The WASM version runs on node. It probably still uses setTimeout(). See src/wasm/prolog.js. I’m not entirely sure how to run the npm version with node. Probably easy. For a local build simply run node src/swipl.js.

As is, the WASM version can only cooperate in a single fiber (if that is the right terminology). I.e., you cannot have a query yield (Q1), start a new query (Q2), yield from that as well and then resume Q1. You can start Q2, it may yield, but you must close it before you can resume Q1.

I just pushed a patch that allows for multiple engines in the single threaded version. Possibly that is enough to have multiple coroutines (after extending prolog.js and possible also the C interface). I don’t know what to do when we want to start Q2. We now have two options (1) just create it in the same engine, so we are in the situation above. Or (2), create a new engine and create it in this new engine.

How this this work? Does JavaScript async mean it creates a fiber (with a stack) when this function is called? Is there some way to figure out “which fiber I’m in” which could help me to decide to create an engine? That would match the current design when embedding SWI-Prolog in a multi-threaded application. Here, we have two options

  1. Test that the thread has a Prolog thread associated. If so, create a query. Else create a Prolog engine for the current thread and create the query.
  2. Have a pool of Prolog engines. If we need to make a call, get one from the pool, connect it to the current OS thread, create and run the query and return it to the pool. JPL (the Java interface) is doing this by default (it can also be asked to use (1)).

As this stuff is interesting for the WASM version and maybe for a Python binding, I gave it a try. See GitHub - JanWielemaker/fibers: Proof of concept for using engines to implement fibers

This uses the auto-yielding that is provided for the WASM version but supported in all versions. It can run arbitrary Prolog code.

Performance is about 5% worse due to the auto-yield scheduling. So, running on the single threaded engine version it performs about equal to the threaded version. It can run on both. Runs on older versions, but exception handling requires the latest git version.

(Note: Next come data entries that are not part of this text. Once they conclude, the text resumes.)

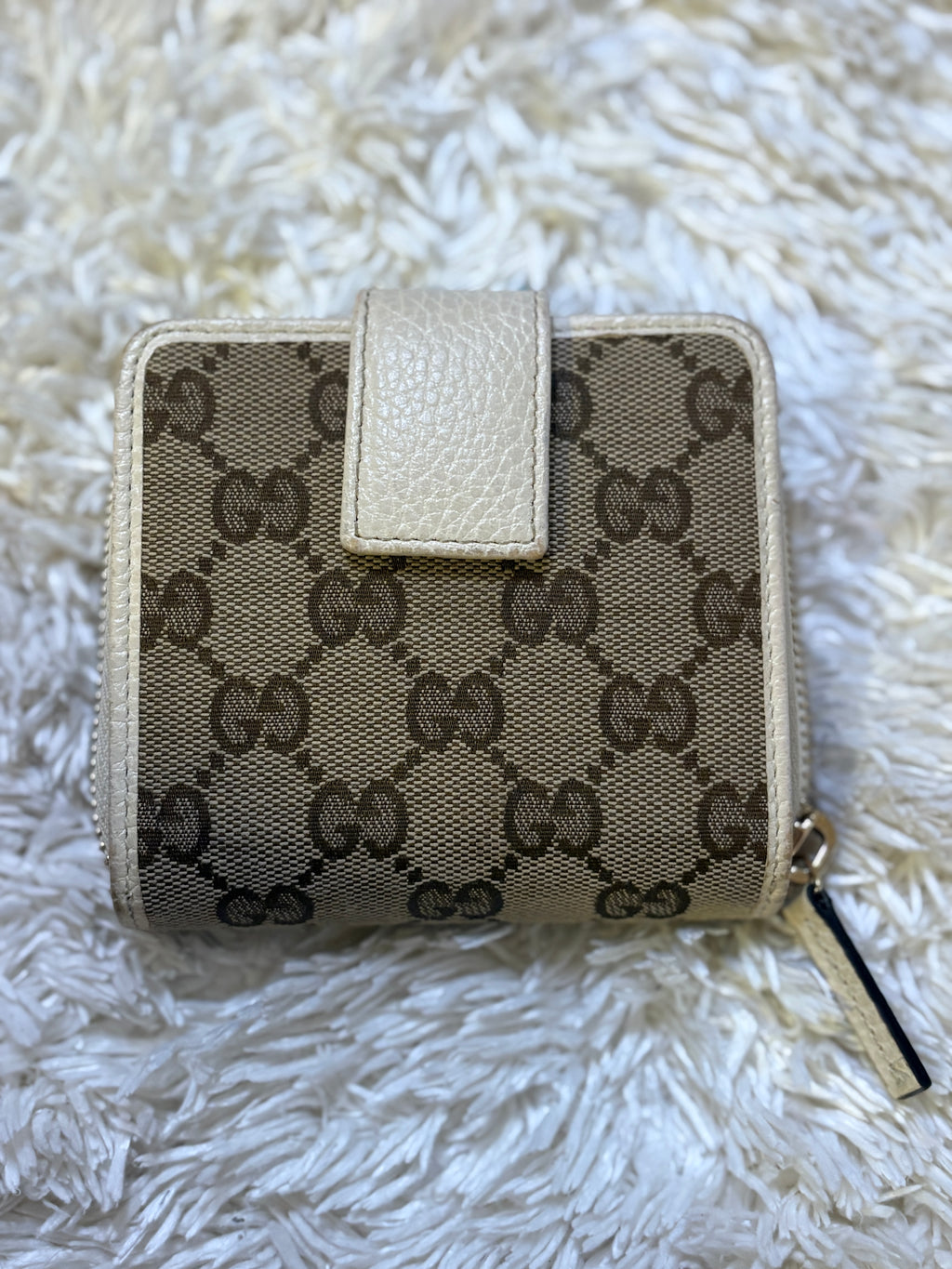 Gucci Beige GG Canvas Wallet with Cream Leather Trim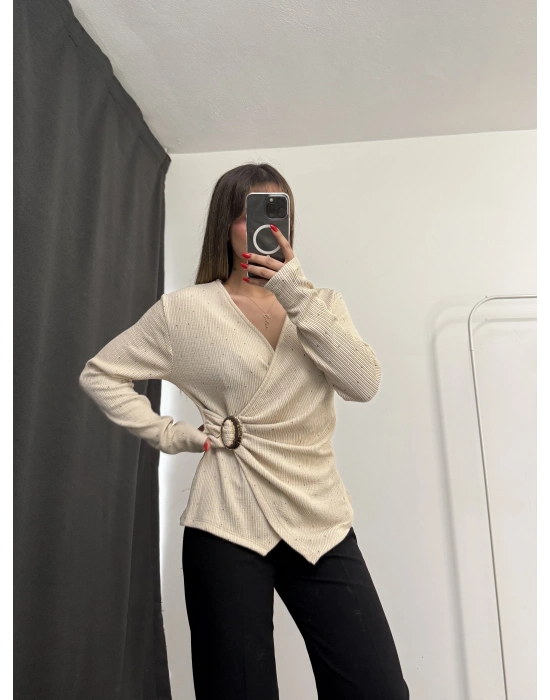 Larisa Tokalı Kruvaze Bluz - Taş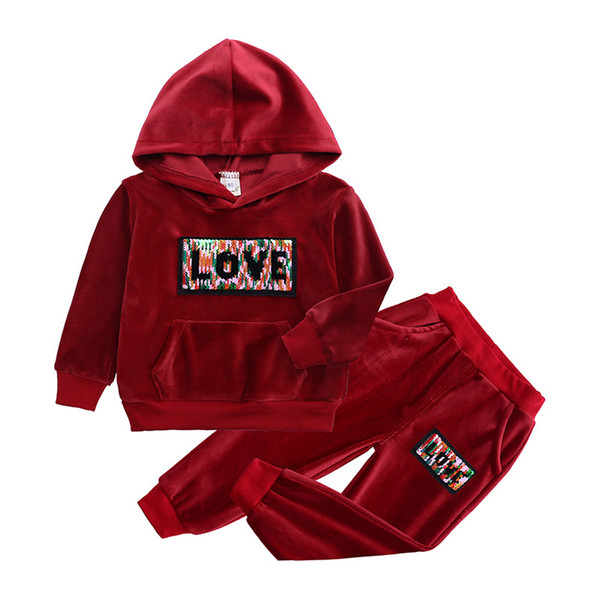 Kids Clothing Sets Children's sports suit 2019 baby gold velvet sweater long sleeves sequined pocket hooded tops+pants 2pcs/set clothes B11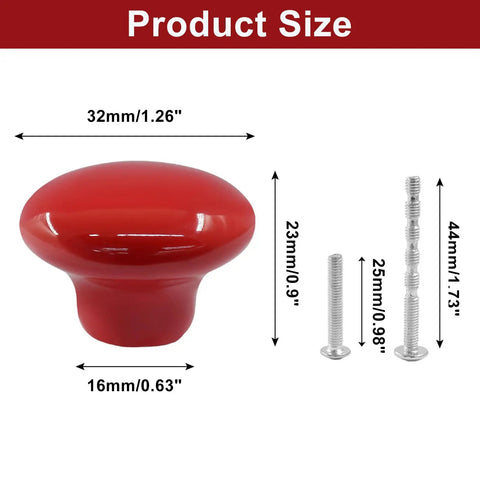 Bold Red Ceramic Cabinet Knobs Set Featuring No Sweat Installation And Top Notch Durability For An Instant Kitchen Glow Up And Quick Drawer Fix Including Premium Fasteners And Driver Ready For Your Next Weekend DIY Project Today, showing sizes and included screws.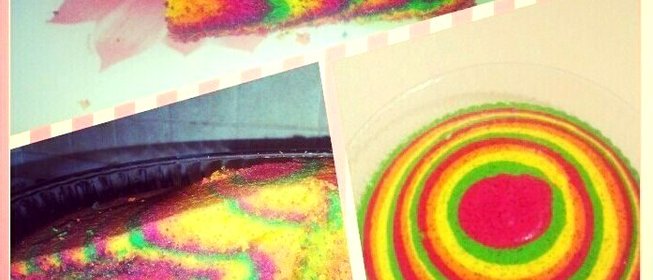 Радужный сметанный пирог с маком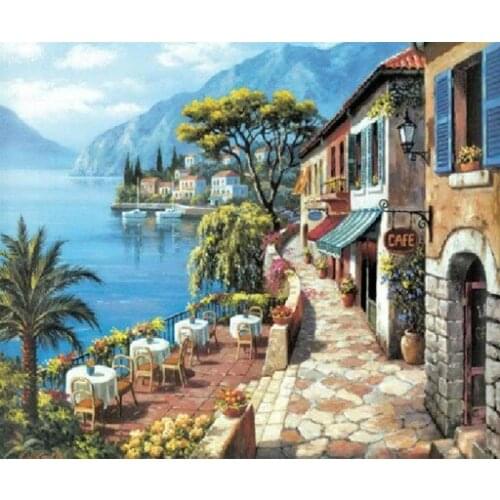 New Diamond mosaic full diamond embroidery beads seaside city building house scenic diamonds cross stitch painting handwork
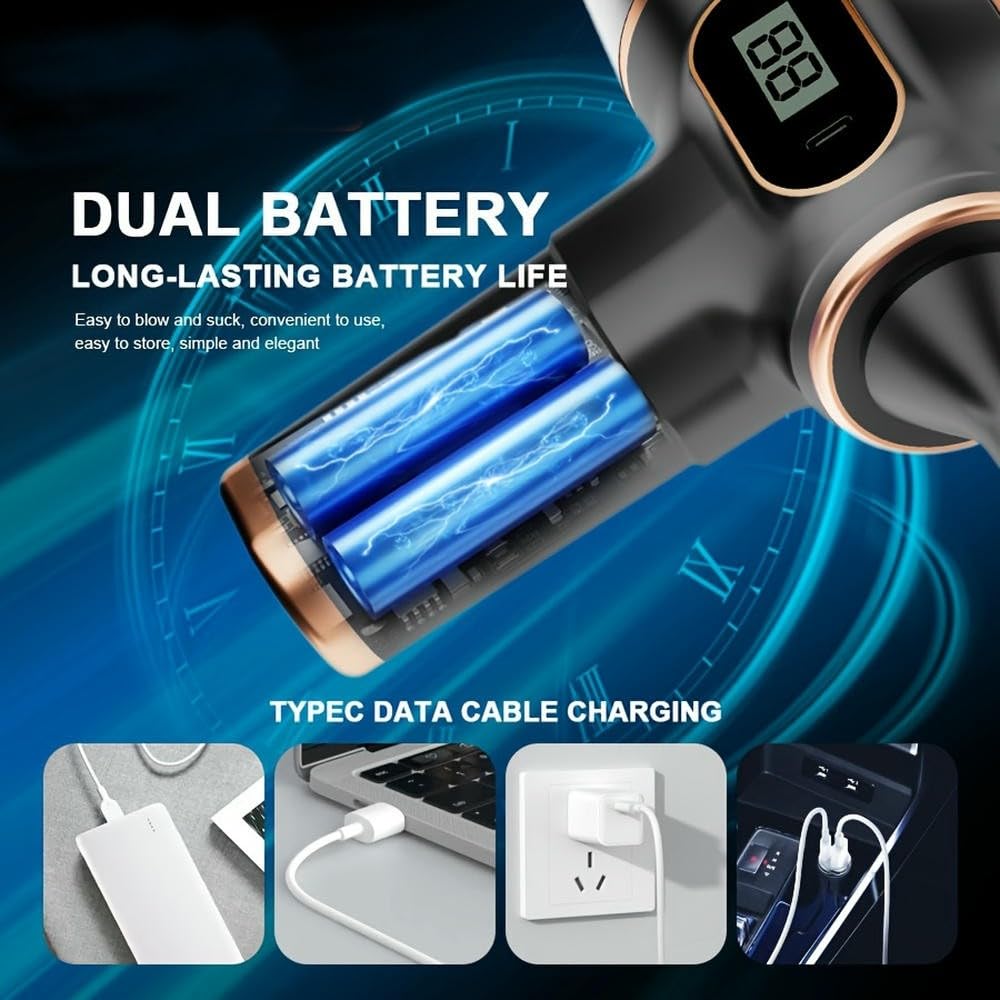 Aspiradora de Mano inalámbrica SYJYM, con aspas de Ventilador de Aluminio, versátil, para Uso doméstico o en Coche, con Carga USB, Mini aspiradora con Pantalla Digital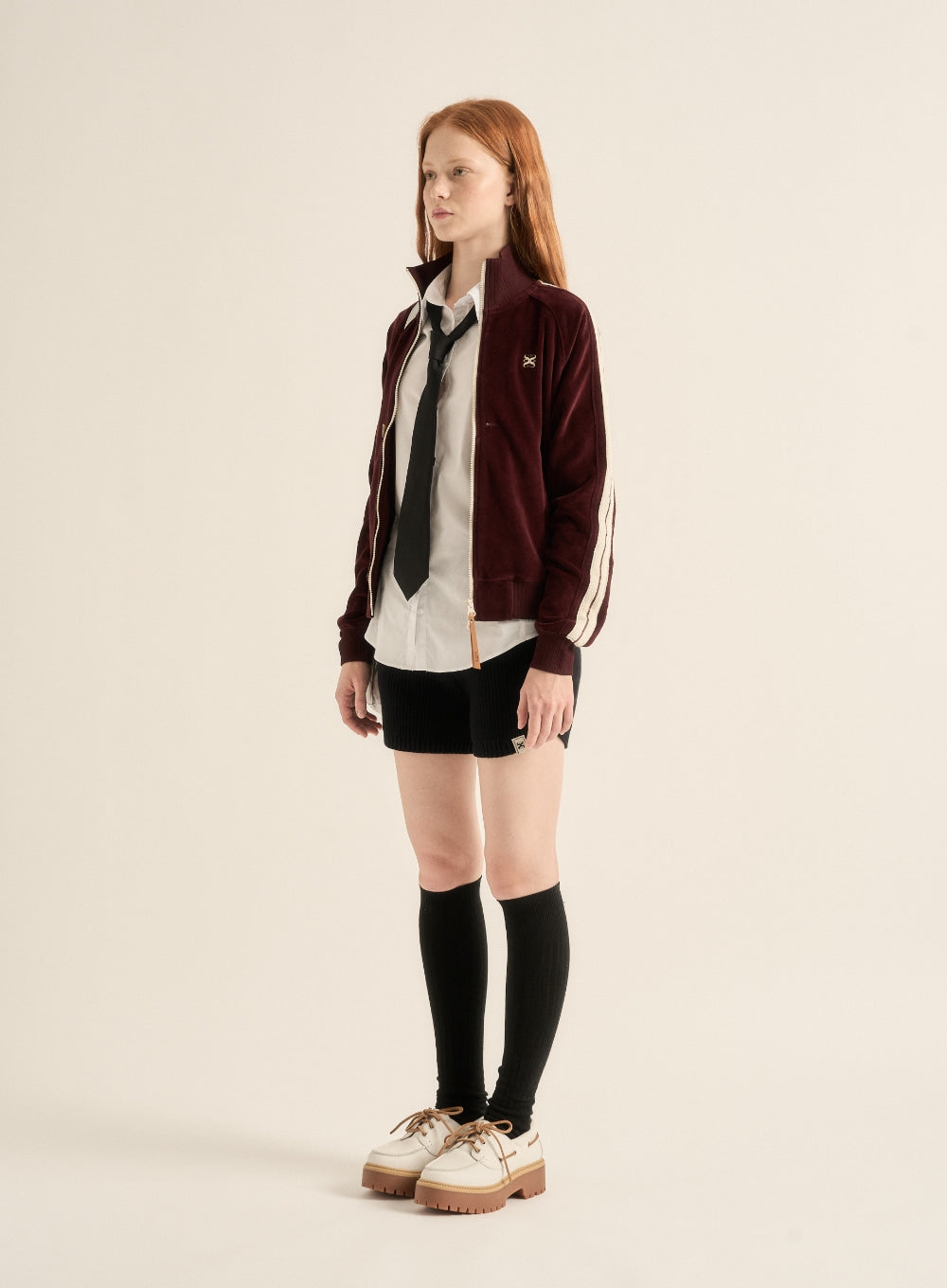 [satur] (W) Lawton Velour Track Zip-up Jacket - Burgundy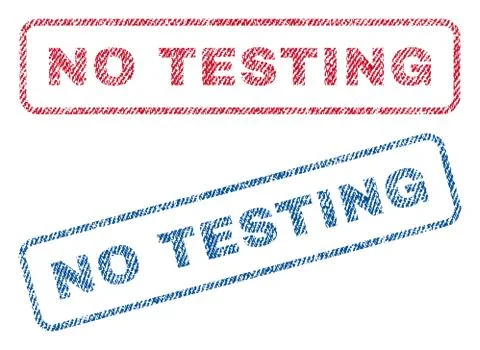 No Testing Textile Stamps Stock Illustration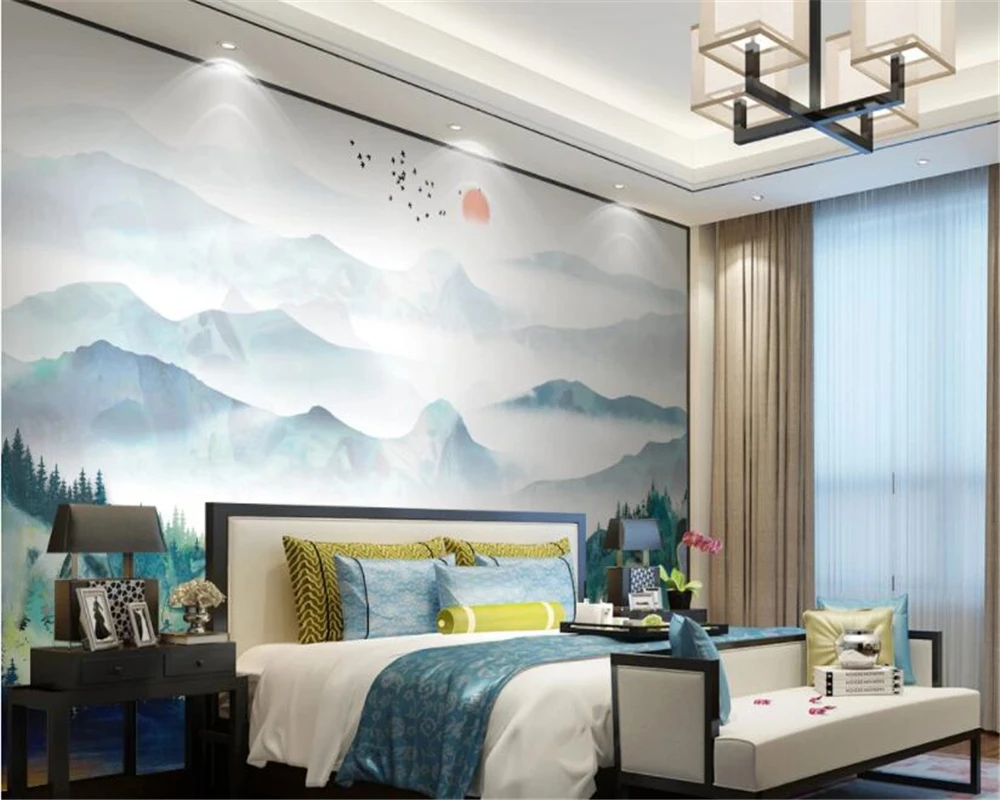 Customized Size Wallpaper Natural Mist Forest Ink Landscape Mural Home Decoration Pine Forest Tapestry Decorative Painting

The scheduler is really simple. I added set_immediate/1 and set_timeout/2 to create new fibers. Timeout scheduling is far too simple. I guess you need the waiting threads in a different queue. To make this realistic you’d at least cooperative versions of the I/O predicates. SWI-Prolog’s read_term/3 would be a challenge as it is written in C. An incomplete term may be ready on the input, so waiting for input to be ready and then read may block.

As is, yes but indeed in a very silly way. It just keeps objects of type start(Time,Engine) in the run queue until Time is passed. That should do pretty well as long as there are real runable tasks. If there are only waiting tasks you get a short polling loop.

Probably you should keep waiting tasks in a tree sorted by the first to fire. Now you check after each run of the runnable tasks for the head of the waiting task. If there are no runnable tasks you sleep until the first in the waiting tasks. Something like that …

I was mostly interested whether concurrency based on engines and auto-yielding works. It does :slight_smile: Do do something useful with it you first need event-based I/O.